The straight segment consists of the descent, the horizontal and the climb segment. As depicted in Fig. 3, the entire segment lies on the x-axis of the reference frame so that the position of the SOC’ (beginning of the climb segment after the transition distance to the OCA/H point) can be determined by subtracting the threshold distance of the OCA/H point (x-coordinate) from the transition distance (4466.5 m, see Eq. 4). From there, the 2.5 gradient is applied which yields altitudes of 1973.9 ft for the MATF and 3285.5 ft for RABAD, i.e., the missed approach is long enough to enable the climb to at least 3000 ft. Figures 3 and 4 show the entire missed approach segment including the vertical profile, which includes the initial height loss of 161 ft putting the aircraft at 157 ft above threshold—the height of the north antenna as the tallest obstacle.

Obstacle assessment

With the obstacles mentioned in Sect. 3.1, the initially chosen OCH of 318 ft remains, since the northern antenna is indeed the controlling obstacle, causing the most relevant OAS penetration within the FAS and the MAS. The obstacle assessment also revealed that the initial approach is clear of obstacles for the least restrictive RNP value of 1 while the intermediate approach requires RNP 0.1 along with the final approach. That is because a lower RNP (e.g., RNP 0.2) would lead to the intermediate approach containment areas slightly overlapping the FAP, reaching into the CTR (see Ref. [6, p. 4-4]).

Simulator and flight validation

Guidance on procedure implementation is provided in the PBN manual. Amongst others, it requires a procedure validation that is split up in ground and flight validation. Its purpose is to verify all obstacle and navigation data, the data used for the procedure construction as well as the information on the approach chart and to assess the flyability of the procedure. For RNP AR APCH, ground validation should always involve a simulator assessment [5].

Simulator assessment

Table 2 Simulator assessment scenarios

The simulator assessment took place on FT76, a Lufthansa Aviation Training Airbus A320-214 level D full-flight simulator (certified according to EASA CS-FSTD (A)) with two pilots (Captain: ATPL, First Officer: CPL, both with valid A320 type rating). We performed a total of six approaches followed by either a go-around shortly before reaching the OCA/H (which equals the DA/H in our case) or a touch-and-go landing. In particular, the assessment dealt with different wind and weather conditions that are summarized in Table 2.
□ □ □ □
* **List of tasks**
1. According to the approach procedure excerpt, what OCH remains after the obstacle assessment?
2. Say whether each statement agrees with the approach procedure excerpt, answering yes or no and quoting the deciding words:
(a) The initial approach is clear of obstacles for an RNP value of 1.
(b) The simulator assessment involved ten approaches.
(c) The 2.5 gradient yields an altitude of 3285.5 ft for the MATF.
3. Please print the approach procedure excerpt word for word, everything from "With the obstacles" down to "Ref. [6, p. 4-4]).".

* **Recorded data**
□ □ □ □
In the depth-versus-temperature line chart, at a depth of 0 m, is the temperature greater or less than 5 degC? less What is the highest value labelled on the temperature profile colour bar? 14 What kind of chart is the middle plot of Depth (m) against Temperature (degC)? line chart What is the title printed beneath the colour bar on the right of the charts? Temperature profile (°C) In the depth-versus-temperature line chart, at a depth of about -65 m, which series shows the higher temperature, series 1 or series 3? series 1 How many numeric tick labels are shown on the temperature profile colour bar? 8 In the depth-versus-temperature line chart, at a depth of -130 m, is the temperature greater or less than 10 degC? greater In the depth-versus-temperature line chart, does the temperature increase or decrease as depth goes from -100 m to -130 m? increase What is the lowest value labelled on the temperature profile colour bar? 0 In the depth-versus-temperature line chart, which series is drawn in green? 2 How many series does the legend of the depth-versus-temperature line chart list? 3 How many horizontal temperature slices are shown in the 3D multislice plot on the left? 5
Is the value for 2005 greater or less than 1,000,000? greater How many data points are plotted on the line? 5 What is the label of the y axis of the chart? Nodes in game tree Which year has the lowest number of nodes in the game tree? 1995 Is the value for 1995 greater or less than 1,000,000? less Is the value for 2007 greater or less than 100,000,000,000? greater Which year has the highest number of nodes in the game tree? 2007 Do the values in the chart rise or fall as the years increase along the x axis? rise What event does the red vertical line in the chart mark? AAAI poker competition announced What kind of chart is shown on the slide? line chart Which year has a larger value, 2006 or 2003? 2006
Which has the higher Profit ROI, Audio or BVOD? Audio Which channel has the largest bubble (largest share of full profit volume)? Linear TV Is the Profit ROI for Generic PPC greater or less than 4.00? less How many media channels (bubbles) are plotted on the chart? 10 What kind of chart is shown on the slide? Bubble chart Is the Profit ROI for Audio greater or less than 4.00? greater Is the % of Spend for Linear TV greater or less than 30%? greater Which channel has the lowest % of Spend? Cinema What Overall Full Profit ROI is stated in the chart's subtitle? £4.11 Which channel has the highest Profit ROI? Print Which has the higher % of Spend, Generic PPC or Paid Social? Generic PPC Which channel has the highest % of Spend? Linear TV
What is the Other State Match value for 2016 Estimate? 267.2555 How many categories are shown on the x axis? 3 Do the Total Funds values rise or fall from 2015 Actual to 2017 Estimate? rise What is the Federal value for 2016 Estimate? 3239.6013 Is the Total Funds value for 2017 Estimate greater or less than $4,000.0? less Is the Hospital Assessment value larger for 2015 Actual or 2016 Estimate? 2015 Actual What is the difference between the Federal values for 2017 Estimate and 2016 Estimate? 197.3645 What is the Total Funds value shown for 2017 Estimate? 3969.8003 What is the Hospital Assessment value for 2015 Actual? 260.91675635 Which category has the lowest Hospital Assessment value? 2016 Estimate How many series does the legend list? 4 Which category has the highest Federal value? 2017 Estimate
□ □ □ □
* **Responses to the tasks**
1. 318 ft

2.
(a) Yes: "the initial approach is clear of obstacles for the least restrictive RNP value of 1"
(b) No: "We performed a total of six approaches"
(c) No: "altitudes of 1973.9 ft for the MATF and 3285.5 ft for RABAD"

3.
With the obstacles mentioned in Sect. 3.1, the initially chosen OCH of 318 ft remains, since the northern antenna is indeed the controlling obstacle, causing the most relevant OAS penetration within the FAS and the MAS. The obstacle assessment also revealed that the initial approach is clear of obstacles for the least restrictive RNP value of 1 while the intermediate approach requires RNP 0.1 along with the final approach. That is because a lower RNP (e.g., RNP 0.2) would lead to the intermediate approach containment areas slightly overlapping the FAP, reaching into the CTR (see Ref. [6, p. 4-4]).